Bunda çeyrek yüzyıl önce, çevre mücadelesini aydınların, çevrecilerin mücadelesi olmaktan öteye götürerek bir köylü mücadelesine dönüştürmüş olan Bergama köylülerinin mücadelesi, Kaz Dağları’ndan uzak bir bölgede yaşanmamıştır. Ki, bu mücadele ancak köylülerin içeriden bölünmesi, mücadele eden köylülerin “Alman ajanı” olduğuna varan iftira ve karalama kampanyalarıyla bastırılmıştı.

Kuşkusuz o zamandan beri köprülerin altından çok su aktı. Sinop’tan Artvin’e, Bergama’dan Uşak-Eşme’ye, Mersin’den Rize’ye pek çok ilde köylüsüyle, kentlisiyle, çevrecisiyle, çevreye duyarlı siyasi kesimlerle çevreyi koruma mücadelesi ülkemizde bir halk mücadelesine dönüştü.

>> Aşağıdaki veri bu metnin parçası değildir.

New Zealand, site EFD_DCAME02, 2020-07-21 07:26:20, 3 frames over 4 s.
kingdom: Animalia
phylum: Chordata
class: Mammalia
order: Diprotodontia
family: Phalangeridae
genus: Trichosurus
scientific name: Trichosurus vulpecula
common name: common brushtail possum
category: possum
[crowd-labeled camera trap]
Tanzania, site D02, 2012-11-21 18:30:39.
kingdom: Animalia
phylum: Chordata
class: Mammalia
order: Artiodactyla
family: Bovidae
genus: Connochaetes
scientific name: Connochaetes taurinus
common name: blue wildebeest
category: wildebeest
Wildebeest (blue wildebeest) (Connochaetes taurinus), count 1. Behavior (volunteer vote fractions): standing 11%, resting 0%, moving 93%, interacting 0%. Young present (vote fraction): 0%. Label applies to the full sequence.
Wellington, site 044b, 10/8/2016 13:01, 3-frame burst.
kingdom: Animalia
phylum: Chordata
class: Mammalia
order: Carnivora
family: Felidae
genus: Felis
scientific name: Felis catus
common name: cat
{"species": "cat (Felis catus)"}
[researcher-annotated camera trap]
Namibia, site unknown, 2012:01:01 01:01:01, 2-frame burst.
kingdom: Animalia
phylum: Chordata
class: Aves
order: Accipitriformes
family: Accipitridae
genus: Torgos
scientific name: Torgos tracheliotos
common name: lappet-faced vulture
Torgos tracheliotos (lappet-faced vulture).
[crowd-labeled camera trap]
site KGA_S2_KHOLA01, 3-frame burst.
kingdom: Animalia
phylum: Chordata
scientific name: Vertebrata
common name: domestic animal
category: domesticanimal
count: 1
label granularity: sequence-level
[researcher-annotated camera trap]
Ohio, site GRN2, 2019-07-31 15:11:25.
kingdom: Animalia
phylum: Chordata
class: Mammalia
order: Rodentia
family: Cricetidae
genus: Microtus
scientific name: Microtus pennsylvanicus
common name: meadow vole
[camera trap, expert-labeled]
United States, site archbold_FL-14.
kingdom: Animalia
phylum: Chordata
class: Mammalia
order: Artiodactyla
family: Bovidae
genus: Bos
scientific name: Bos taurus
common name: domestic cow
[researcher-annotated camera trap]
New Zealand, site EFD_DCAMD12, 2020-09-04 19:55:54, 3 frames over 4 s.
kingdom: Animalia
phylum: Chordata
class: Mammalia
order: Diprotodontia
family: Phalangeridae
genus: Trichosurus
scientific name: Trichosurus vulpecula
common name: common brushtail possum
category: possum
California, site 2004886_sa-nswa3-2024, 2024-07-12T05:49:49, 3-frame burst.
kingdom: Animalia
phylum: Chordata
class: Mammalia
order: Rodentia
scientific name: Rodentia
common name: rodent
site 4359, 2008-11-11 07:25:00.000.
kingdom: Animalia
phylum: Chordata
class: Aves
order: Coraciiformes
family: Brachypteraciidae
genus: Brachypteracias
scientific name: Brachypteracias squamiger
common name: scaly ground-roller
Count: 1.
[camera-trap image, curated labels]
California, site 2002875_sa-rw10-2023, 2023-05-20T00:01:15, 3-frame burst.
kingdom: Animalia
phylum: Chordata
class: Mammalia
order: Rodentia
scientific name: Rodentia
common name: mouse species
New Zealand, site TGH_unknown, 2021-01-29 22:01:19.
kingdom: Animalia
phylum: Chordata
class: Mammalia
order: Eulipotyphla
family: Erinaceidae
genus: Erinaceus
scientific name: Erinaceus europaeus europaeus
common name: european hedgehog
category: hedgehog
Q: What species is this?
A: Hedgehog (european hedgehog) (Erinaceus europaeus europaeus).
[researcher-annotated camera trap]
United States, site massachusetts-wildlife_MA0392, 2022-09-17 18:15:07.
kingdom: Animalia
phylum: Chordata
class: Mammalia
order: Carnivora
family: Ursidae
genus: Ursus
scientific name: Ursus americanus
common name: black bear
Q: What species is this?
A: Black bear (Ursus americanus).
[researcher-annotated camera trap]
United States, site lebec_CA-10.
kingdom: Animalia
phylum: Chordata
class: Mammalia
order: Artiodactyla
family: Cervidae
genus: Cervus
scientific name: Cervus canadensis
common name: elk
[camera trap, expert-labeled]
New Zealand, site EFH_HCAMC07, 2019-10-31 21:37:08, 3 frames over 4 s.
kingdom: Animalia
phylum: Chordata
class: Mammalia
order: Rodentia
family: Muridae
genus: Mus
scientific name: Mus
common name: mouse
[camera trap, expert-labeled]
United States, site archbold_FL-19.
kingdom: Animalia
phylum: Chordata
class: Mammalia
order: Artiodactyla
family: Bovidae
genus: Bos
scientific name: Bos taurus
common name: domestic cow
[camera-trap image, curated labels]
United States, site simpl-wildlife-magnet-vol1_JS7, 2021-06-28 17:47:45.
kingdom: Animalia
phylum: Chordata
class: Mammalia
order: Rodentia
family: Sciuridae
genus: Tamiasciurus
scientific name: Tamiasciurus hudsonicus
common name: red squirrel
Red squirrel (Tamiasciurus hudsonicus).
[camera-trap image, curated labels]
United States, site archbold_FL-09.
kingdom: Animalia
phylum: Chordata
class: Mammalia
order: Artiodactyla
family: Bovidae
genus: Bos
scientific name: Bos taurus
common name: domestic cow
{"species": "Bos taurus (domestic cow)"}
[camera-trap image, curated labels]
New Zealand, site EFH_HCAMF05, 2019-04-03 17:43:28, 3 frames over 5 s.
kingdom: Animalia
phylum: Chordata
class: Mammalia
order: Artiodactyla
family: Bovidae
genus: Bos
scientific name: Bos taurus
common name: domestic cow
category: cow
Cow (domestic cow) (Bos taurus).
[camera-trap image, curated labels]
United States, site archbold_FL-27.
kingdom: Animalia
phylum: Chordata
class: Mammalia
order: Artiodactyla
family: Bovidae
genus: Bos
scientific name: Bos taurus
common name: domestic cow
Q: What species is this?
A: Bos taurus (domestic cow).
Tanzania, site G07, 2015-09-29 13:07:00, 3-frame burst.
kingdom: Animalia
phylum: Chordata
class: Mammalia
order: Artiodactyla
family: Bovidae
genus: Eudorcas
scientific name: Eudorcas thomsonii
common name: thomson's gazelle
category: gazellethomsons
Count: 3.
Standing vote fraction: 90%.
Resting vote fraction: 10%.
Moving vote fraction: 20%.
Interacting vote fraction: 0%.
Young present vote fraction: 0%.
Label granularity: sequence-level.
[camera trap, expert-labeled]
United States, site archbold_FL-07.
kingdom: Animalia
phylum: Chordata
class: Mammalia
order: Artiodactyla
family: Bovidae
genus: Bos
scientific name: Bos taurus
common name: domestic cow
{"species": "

Kaz Dağları’nı savunma mücadelesi, bütün bu önceki çevre mücadelelerinin olumlu yönlerinden yararlanılacak bir mücadele olarak biçimlendiği ölçüde, başarılması mümkün olabilecek bir mücadeledir.

BÜTÜN GÜÇLERİ SEFERBER EDEN BİR MÜCADELE

Dahası bu mücadele sadece bir çevre mücadelesi değil; ülkenin yer altı kaynaklarını yabancılara peşkeş çekenlere, onların politikalarına karşı da bir mücadele olarak gerçek bir antiemperyalist mücadele, Kaz Dağları havasıyla, suyuyla, tarımı, bölgedeki yaşamı besleyen, çok önemli bir değer olması itibarıyla da gelecek kuşakları da kapsayan bir var olma ya da yok olma mücadelesidir.

Bu gerçekler açısından, Bergama köylülerinin Eurogold’a karşı mücadelesinden bu yana gelişmeler dikkate alındığında, Kaz Dağları’nı savunma mücadelesi; bölge halkının mücadeleye çekilmesi için, bu mücadele içinde yer alabilecek belediye, siyasi, sendikal, kooperatif, çevre örgütü vb... her çevreden yerel güçlerin ortak mücadele içinde yer alması için harekete geçirildiği, eylemlere destek veren CHP ve HDP’li vekillerin, aydınların, kültür-sanat çevrelerinin, çevreye duyarlı siyasi güçlerin harekete geçmesi için girişimler yapıldığı, ülke çapında çevre hareketinin Kaz Dağları mücadelesi etrafında birleşmesi vs... gibi her imkanın devreye sokulduğu kapsamlı bir mücadele olması bundan sonrasında belirleyici olacaktır.

Mücadeleyi, Alamos Gold’un beklentisi olan altı ayın da ötesine götürerek, bölgeden tümüyle çekilip gitmesine kadar sürecek bir mücadele hattına ancak böyle girilebilir.

Kısacası Kaz Dağları’nı savunma mücadelesiyle ilgili protestolar olmaktadır, olacaktır da. Ama bu mücadelenin sonucunu belirleyecek olan, kapsamlı ve uzun soluklu bir mücadelenin başarılıp başarılamaması olacaktır.